There's already an ''Island'' example.
* The shows of the GrissomVerse have been set in the same week as their US broadcast.
Then that's NextSundayAD.
* The (stated) setting of ''MysteryScienceTheatre3000''. Next Sunday, AD.
...which ''would'' be NextSundayAD, but isn't even that.
* Kind of averted in ''The Historian'' where while the narrator's present is around 2020 and a major terrorist attack on FBI headquarters is mentioned.
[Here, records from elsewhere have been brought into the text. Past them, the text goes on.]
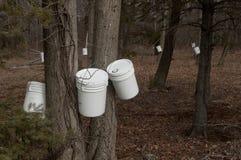 Het onttrekken van bomen voor ahornstroop Royalty-vrije Stock Afbeeldingen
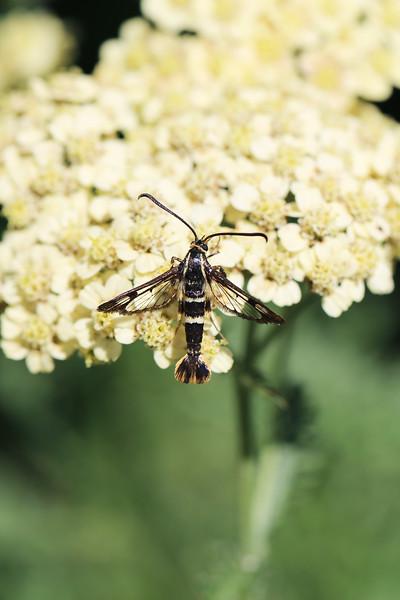 Clearwing Moth (Sesiidae)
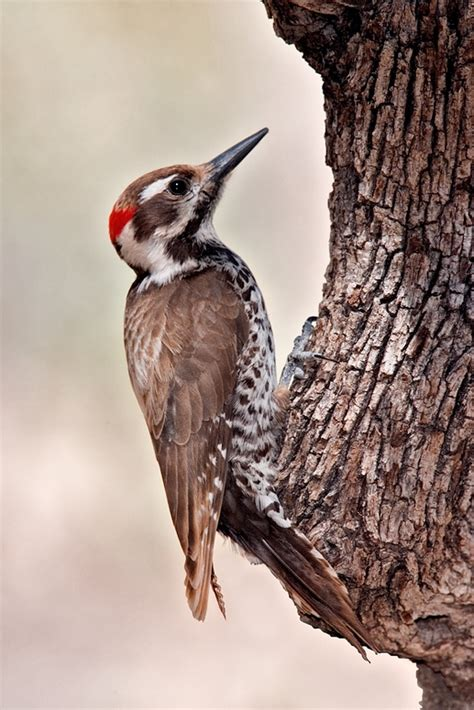 arizona woodpecker wikipedia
However, most of the book is set in ColdWar Europe.
"Kind of averted" is a phrase with no meaning.
* The WhateleyUniverse is nominally TwentyMinutesIntoTheFuture (even if it currently is in fall of 2006) because of all the gadgets and devises built by the mutant inventors.
Again, this is NextSundayAD that fell into the past.
->However, this does not count as the original "CommandAndConquer" storyline was an alternate timeine created by Albert Einstein.
Is it? I've heard it both ways ("''Red Alert'' is totally what happens in ''C&C'''s past!" "Feh, impossible!").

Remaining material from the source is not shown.